Dans sa version des faits, Sidi Coulibaly dira que c’est le père de son oncle Balla Coulibaly qui avait prêté le champ à un certain Djélikè qui à son tour l’a cédé aux Dembélé. Interrogé, Nia Dembélé dira que les Coulibaly veulent le spolier du champ parce qu’ils disent qu’il est un étranger au village alors qu’il est né et a grandi au village. Il reconnaîtra que le champ lui a été prêté par Balla Coulibaly. ” Et j’ai cultivé le champ pendant 40 ans “ a-t-il précisé. Appelé à la barre, Konitié Dembélé soulignera qu’il a hérité du champ de son grand père. Mais, a-t-il tenu à dire, “le problème, c’est que quand nous avons décidé de quitter l’Association villageoise (A.V.) dirigée par Balla Coulibaly pour créer notre propre A.V. ce dernier nous a menacé de retirer les champs. C’est ainsi que nous avons été convoqué chez le maire et chez le préfet. Nous avons refusé de répondre à ces convocations”, a-t-il ajouté. Djékala Coulibaly reviendra sur les propos de Konitié. Donnant sa version des faits, Sada Coulibaly (75 ans) reconnaîtra que le champ appartient à Balla Coulibaly et qu’il a été prêté aux Dembélé qui ne sont pas des autochtones.

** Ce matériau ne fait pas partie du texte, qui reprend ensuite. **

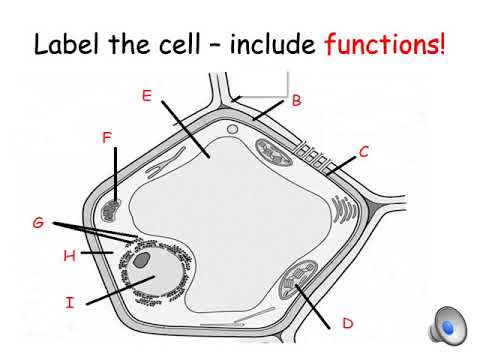 Label the cell – include functions!

E

B

F

C

G

H

I

D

L’avocat de Balla, dans son plaidoyer, rappellera que l’unanimité est faite sur l’appartenance du champ à Balla Coulibaly. Il dira que le problème est foncier et que cette affaire d’A.V. ne tient pas. Il demandera à la Cour de confirmer le droit de propriété de Balla Coulibaly.
L’avocat des Dembélé insistera que l’affaire est un problème d’A.V. et que le champ n’était pas prêté. Et Balla n’avait jamais investi dans la parcelle qui a été toujours exploitée par les Dembélé. “Le seul dessein de Balla, c’est de chercher à tuer mes clients qui tirent leurs subsistances avec ces champs. Monsieur le président, je vous demande de confirmer le premier jugement en restituant les terres à mes clients”, a-t-il argumenté.
Le ministère public dira que les terres ont été données par Balla. Mais, comme les champs ont été mis en valeur, il y a eu problème. Il maintiendra de laisser le champ aux Dembélé.
Le délibéré est prévu pour le 12 juillet 2017.